_Excerpted passage_
- Born: February 1, 1945 (age 81)
- Education: Springfield College (B.S., 1967), Brown University (A.M., 1972; Ph.D., 1975)
- Occupations: Historian, educator, academic, author
- Known for: His work on American and New England Studies
- Awards: National Endowment for the Arts grant (1989); National Endowment for the Humanities grants (1988, 1989, 1993, 1994); Davis Foundation grant (1990); Richard Beale Davis Prize (1991); Annual Best Book Award, Northeast Popular Culture-American Culture Association (2002); Choice Outstanding Academic Book, (2007);
- Title: Distinguished Professor Emeritus

Academic background
- Thesis: SAMUEL HOPKINS AND THE NEW DIVINITY (1971)
- Doctoral advisor: William G. McLoughlin, Jr.
- Other advisor: Gordon S. Wood

Academic work
- Discipline: American Studies
- Sub-discipline: American History, New England Studies
- Institutions: Rhode Island College, University of Southern Maine
- Notable works: Jonathan Edwards, Religious Tradition, and American Culture (1995); Imagining New England: Explorations Of Regional Identity From The Pilgrims To The Mid-twentieth Century (2001); Saints and Strangers: New England in British North America (2006);

= Joseph Conforti =

American historian of New England

Joseph Anthony Conforti (born February 1, 1945) is an American historian, educator, editor, author, and academic. He is known for his contributions to American studies and to the cultural and religious history of New England. Conforti began his academic career at Rhode Island College, where he spent ten years before joining the University of Southern Maine. There he served as the Director of the American and New England Studies graduate program and later became Distinguished Professor of American and New England Studies. He has published eight books and has edited and contributed to a ninth. His notable works include "Imagining New England: explorations of regional identity from the pilgrims to the mid-twentieth century," (2001) which explores the region's identity, and "Hidden Places: Maine Writers on Coastal Villages, Mill Towns, and the North Country," (2020) which analyzes Maine's literary landscape.

== Early life and education ==
Conforti was born on February 1, 1945. He earned his Bachelor of Science degree in History and English from Springfield College in 1967. He then pursued graduate studies at Brown University, where he received his A.M. in American History in 1972 and his Ph.D. in American Civilization in 1975.

_Data provided_

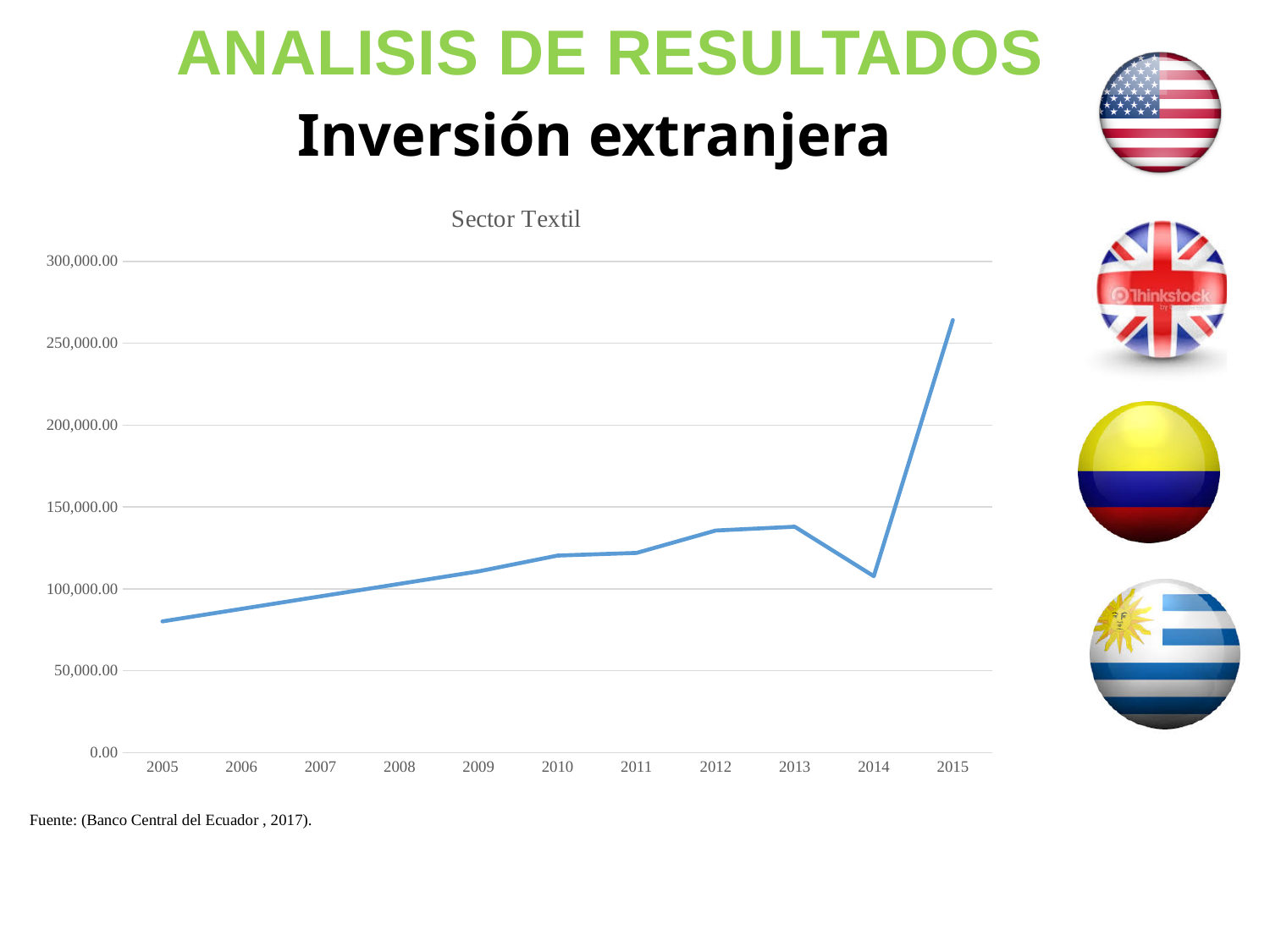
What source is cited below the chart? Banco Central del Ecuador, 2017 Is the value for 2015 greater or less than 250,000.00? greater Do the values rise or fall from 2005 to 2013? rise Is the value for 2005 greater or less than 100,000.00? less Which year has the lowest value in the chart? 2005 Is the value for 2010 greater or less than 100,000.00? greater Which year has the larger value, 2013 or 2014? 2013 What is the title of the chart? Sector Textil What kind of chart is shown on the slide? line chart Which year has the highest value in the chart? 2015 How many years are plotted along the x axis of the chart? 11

_Your assignment_
From the Joseph Conforti biography, print the part that opens with the words containing "- Born: February" and closes with "G. McLoughlin, Jr.".

_Answer for this exercise_
- Born: February 1, 1945 (age 81)
- Education: Springfield College (B.S., 1967), Brown University (A.M., 1972; Ph.D., 1975)
- Occupations: Historian, educator, academic, author
- Known for: His work on American and New England Studies
- Awards: National Endowment for the Arts grant (1989); National Endowment for the Humanities grants (1988, 1989, 1993, 1994); Davis Foundation grant (1990); Richard Beale Davis Prize (1991); Annual Best Book Award, Northeast Popular Culture-American Culture Association (2002); Choice Outstanding Academic Book, (2007);
- Title: Distinguished Professor Emeritus

Academic background
- Thesis: SAMUEL HOPKINS AND THE NEW DIVINITY (1971)
- Doctoral advisor: William G. McLoughlin, Jr.